What is wrong with intersection/3 and friends?
The library(lists) contains a number of old predicates for manipulating
sets represented as unordered lists, notably intersection/3, union/3,
subset/2 and subtract/3. These predicates all use memberchk/2 to find
equivalent elements. As a result these are not logical while
unification can easily lead to dubious results. Operating on unordered
sets these predicates typically have complexity |Set1|*|Set2|.
When using these predicates
- Make sure to respect the mode, i.e., make sure the input lists
are proper lists. See is_list/1.
- Make sure elements are sufficiently instantiated such that their
equality can safely be checked using unification. See ?=/2.

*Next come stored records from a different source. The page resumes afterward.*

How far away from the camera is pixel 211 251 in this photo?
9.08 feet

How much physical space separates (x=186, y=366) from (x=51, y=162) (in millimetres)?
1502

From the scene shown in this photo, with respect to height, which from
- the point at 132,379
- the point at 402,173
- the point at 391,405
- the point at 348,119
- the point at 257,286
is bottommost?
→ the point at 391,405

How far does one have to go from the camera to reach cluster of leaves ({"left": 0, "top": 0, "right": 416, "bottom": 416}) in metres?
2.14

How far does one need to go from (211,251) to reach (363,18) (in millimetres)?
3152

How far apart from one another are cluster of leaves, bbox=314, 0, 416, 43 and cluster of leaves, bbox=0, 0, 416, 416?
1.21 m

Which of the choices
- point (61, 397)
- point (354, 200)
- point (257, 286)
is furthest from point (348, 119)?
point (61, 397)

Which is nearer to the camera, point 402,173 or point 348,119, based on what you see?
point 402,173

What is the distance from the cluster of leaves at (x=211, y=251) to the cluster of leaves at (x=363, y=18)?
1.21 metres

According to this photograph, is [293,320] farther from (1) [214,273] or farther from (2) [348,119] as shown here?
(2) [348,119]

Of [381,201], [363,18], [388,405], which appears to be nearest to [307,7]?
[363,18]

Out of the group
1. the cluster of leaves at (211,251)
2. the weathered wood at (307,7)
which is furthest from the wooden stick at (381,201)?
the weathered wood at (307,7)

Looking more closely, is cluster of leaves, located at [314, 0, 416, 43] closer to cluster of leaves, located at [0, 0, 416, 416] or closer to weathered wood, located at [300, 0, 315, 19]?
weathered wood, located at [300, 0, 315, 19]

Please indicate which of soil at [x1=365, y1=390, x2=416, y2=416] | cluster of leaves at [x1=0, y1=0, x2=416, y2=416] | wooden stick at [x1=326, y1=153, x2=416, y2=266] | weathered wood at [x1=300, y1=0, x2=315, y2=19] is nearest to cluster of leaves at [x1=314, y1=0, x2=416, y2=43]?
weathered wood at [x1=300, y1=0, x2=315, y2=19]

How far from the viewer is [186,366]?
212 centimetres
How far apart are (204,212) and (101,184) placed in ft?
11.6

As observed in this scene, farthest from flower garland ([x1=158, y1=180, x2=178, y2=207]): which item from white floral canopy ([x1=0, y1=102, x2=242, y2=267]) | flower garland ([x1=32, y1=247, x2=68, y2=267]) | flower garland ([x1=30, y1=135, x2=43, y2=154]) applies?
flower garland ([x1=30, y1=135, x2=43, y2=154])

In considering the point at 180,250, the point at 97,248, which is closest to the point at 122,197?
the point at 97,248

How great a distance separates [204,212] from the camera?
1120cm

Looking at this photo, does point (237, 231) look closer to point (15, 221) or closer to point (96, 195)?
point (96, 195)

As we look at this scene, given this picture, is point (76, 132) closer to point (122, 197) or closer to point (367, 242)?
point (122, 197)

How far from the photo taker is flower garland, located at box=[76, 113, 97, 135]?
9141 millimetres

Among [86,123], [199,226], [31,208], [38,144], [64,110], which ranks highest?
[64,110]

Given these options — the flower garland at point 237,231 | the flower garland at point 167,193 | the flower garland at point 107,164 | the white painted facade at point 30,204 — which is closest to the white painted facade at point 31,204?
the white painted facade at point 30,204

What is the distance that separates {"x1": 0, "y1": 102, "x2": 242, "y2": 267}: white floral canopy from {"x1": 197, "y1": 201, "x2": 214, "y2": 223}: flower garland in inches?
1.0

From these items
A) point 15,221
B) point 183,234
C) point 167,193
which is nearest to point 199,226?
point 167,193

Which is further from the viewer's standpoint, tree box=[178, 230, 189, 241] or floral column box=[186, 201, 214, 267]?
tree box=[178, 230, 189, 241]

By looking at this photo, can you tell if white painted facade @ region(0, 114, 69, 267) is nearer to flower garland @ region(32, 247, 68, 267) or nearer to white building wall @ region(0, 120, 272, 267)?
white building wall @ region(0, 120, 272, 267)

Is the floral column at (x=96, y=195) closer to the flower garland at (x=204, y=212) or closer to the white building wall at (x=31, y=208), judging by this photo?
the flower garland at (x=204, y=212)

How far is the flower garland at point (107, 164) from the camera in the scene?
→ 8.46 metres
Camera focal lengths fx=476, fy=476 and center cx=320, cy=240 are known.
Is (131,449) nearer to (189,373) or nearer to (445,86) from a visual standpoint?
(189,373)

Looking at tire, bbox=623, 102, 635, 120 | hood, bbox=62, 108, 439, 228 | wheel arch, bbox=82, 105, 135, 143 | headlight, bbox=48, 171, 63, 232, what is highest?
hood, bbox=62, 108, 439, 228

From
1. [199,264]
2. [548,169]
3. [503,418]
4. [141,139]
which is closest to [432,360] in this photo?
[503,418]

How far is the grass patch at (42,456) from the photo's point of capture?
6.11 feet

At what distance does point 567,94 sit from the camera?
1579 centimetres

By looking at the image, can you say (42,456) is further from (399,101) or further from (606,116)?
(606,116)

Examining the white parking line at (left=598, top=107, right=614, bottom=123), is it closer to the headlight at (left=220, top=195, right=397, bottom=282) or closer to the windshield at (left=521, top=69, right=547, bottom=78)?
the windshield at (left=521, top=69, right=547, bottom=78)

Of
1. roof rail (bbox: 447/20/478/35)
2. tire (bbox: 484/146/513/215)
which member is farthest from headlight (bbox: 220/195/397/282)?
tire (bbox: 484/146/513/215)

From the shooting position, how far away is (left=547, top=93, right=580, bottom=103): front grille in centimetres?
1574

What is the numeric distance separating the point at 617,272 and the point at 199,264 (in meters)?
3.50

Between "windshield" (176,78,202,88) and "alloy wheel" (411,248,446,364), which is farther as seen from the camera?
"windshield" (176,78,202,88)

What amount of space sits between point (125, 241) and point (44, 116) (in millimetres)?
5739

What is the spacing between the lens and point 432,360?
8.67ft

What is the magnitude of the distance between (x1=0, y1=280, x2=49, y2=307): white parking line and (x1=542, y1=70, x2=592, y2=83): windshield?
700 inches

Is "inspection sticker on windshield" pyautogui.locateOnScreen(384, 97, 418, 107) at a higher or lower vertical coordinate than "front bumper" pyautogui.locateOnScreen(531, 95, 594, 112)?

- Make sure the inputs are indeed sets, i.e., the lists contain
no duplicates. In this case, a list is considered to have
a duplicate if two members of the list can unify.
Intended behavior
?- intersection([a,b,c], [b,e], X).
X = [b].
?- union([a,b,c], [b,e], X).
X = [a, c, b, e].
?- subset([a,b,c], [b,e]).
false.
?- subset([b], [b,e]).
true.
?- subtract([a,b,c], [b,e], X).
X = [a, c].
Dubious behavior
?- intersection([a,b,c], [b,E], X).
E = a,
X = [a, b].
?- subtract([a,b,c], [b,E], X).
E = a,
X = [c].
Insufficient instantiation also leads to problems
?- subtract([a,b,c], X, [c]).
false.
Note that duplicates in the input may result in duplicates in the output
(example by Boris).
?- intersection([a,b,a], [b,a,b], I).
I = [a, b, a].
- deprecated
- - New code should use library(ordsets) instead.